In Den Haag verbergt Vile zich een groot deel van het concert achter een gordijn van lang, donkerbruin haar, maar toont lef door zijn concert solo met akoestische gitaar te beginnen en bijna a capella af te sluiten met een elektrische drone als enige begeleiding. Met zijn band The Violators gaat hij de uitdaging aan om vrijwel iedere song in een ‘noise-finale’ bijna te laten ontsporen, met een vette knipoog naar de Velvet Underground, halverwege de jaren 1960.
Daarmee is via Lou Reed ook een brug geslagen naar Zeitkratzer – dat naast Merzbow voor het tweede gezichtbepalende concert van het festival zorgt. Zeitkratzer is een hedendaagse kamerensemble met een relatief traditionele bezetting en Berlijn als thuishaven. Het orkest speelt speciaal voor hen gecomponeerd repertoire, maar ook bewerkingen van stukken uit de buitengewesten van de muziek. Dat maakt Zeitkratzer een ensemble dat niet aan behagen doet, maar liever de verwondering prikkelt.
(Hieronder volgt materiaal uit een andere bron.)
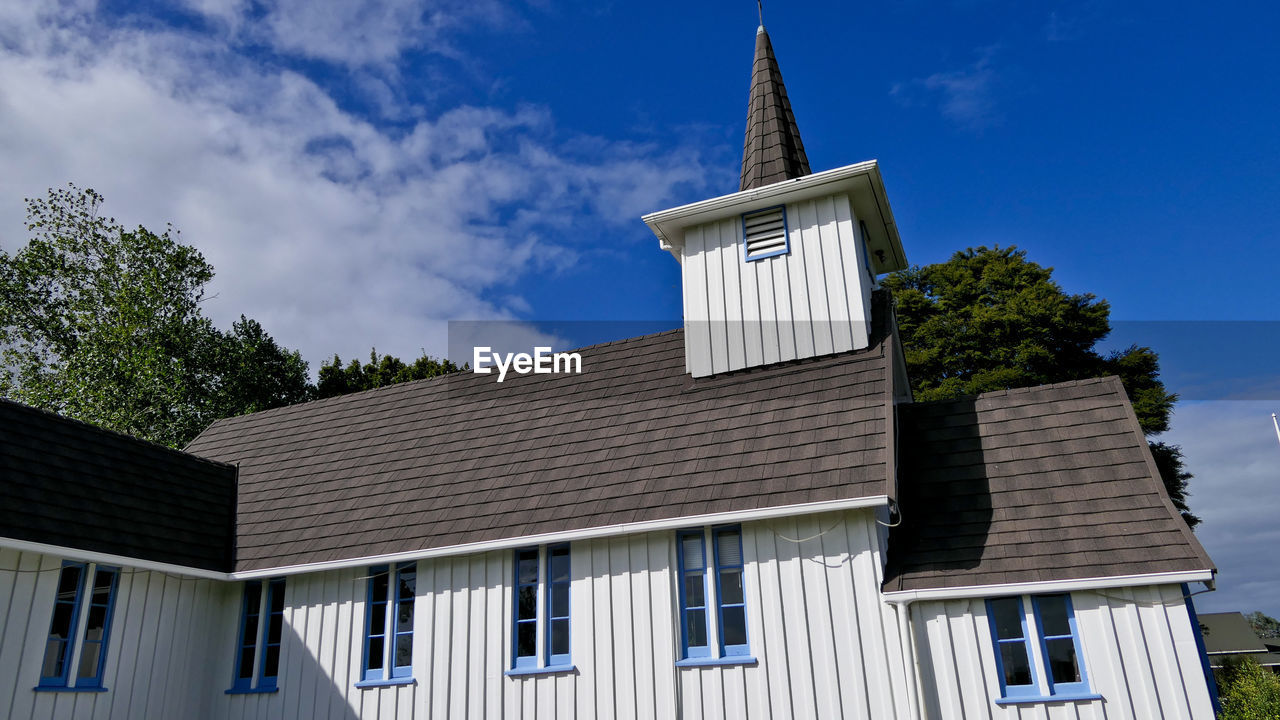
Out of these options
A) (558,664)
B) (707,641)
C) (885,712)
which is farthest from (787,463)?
(558,664)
Het beroemdste stuk op het repertoire is waarschijnlijk hun transcriptie van Lou Reeds beruchte en door velen verfoeide elektronische noise-exercitie van halverwege de jaren 1970, ‘Metal Machine Music’. Het orkest heeft het in het verleden al meermalen integraal uitgevoerd en zelfs op cd gezet. In Den Haag wordt kant-4 van Reeds oorspronkelijke dubbel-LP uitgevoerd en het is verbazingwekkend hoe exact men die muziek weten te reproduceren. Niet alleen de noten en de textuur, maar vooral ook wat de intensiteit betreft.
Het opvallendste werk dat Zeitkratzer in Den Haag laat horen – naast enkele composities van ensemble-leider Reinhold Friedl en van Whitehouse – komt van Merzbow. Daarmee doet het orkest in feite precies het omgekeerde van wat Merzbow een dag eerder in dezelfde zaal had gedaan. Terwijl de Japanner het publiek uitdaagde om zijn brok ‘noise’ in muzikale elementen te ontleden, schep Zeitkratzer met traditionele instrumenten klanken die de luisteraar in zijn of haar verbeelding weer mag aaneensmeden tot de oorspronkelijke ‘noise’. Als Merzbow de filosoof is, dan doceert Zeitkratzer filosofie.